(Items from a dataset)
------

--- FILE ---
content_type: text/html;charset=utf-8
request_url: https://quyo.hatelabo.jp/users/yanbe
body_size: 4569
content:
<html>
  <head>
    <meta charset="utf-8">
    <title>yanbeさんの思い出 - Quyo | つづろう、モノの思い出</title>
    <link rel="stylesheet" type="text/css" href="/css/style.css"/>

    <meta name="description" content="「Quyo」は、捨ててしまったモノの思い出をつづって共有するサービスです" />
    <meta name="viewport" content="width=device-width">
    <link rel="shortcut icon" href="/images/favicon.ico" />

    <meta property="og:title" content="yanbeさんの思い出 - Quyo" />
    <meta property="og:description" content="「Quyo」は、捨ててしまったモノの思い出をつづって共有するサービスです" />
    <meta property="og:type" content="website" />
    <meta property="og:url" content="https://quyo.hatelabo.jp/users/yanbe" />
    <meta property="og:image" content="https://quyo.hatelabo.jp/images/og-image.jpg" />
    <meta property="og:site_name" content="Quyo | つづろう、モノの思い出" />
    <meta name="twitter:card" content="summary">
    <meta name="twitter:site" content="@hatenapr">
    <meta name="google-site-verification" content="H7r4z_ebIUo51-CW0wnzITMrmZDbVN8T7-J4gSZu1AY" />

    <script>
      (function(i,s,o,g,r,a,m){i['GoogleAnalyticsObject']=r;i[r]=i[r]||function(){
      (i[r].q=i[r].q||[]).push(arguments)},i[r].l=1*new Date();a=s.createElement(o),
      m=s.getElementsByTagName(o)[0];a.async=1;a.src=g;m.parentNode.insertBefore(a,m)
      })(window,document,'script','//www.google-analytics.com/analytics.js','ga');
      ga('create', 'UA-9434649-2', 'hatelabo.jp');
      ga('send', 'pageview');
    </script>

------

_Assigned task_
Word for word, return each of the entries shown above.

_Response_
--- FILE ---
content_type: text/html;charset=utf-8
request_url: https://quyo.hatelabo.jp/users/yanbe
body_size: 4569
content:
<html>
  <head>
    <meta charset="utf-8">
    <title>yanbeさんの思い出 - Quyo | つづろう、モノの思い出</title>
    <link rel="stylesheet" type="text/css" href="/css/style.css"/>

    <meta name="description" content="「Quyo」は、捨ててしまったモノの思い出をつづって共有するサービスです" />
    <meta name="viewport" content="width=device-width">
    <link rel="shortcut icon" href="/images/favicon.ico" />

    <meta property="og:title" content="yanbeさんの思い出 - Quyo" />
    <meta property="og:description" content="「Quyo」は、捨ててしまったモノの思い出をつづって共有するサービスです" />
    <meta property="og:type" content="website" />
    <meta property="og:url" content="https://quyo.hatelabo.jp/users/yanbe" />
    <meta property="og:image" content="https://quyo.hatelabo.jp/images/og-image.jpg" />
    <meta property="og:site_name" content="Quyo | つづろう、モノの思い出" />
    <meta name="twitter:card" content="summary">
    <meta name="twitter:site" content="@hatenapr">
    <meta name="google-site-verification" content="H7r4z_ebIUo51-CW0wnzITMrmZDbVN8T7-J4gSZu1AY" />

    <script>
      (function(i,s,o,g,r,a,m){i['GoogleAnalyticsObject']=r;i[r]=i[r]||function(){
      (i[r].q=i[r].q||[]).push(arguments)},i[r].l=1*new Date();a=s.createElement(o),
      m=s.getElementsByTagName(o)[0];a.async=1;a.src=g;m.parentNode.insertBefore(a,m)
      })(window,document,'script','//www.google-analytics.com/analytics.js','ga');
      ga('create', 'UA-9434649-2', 'hatelabo.jp');
      ga('send', 'pageview');
    </script>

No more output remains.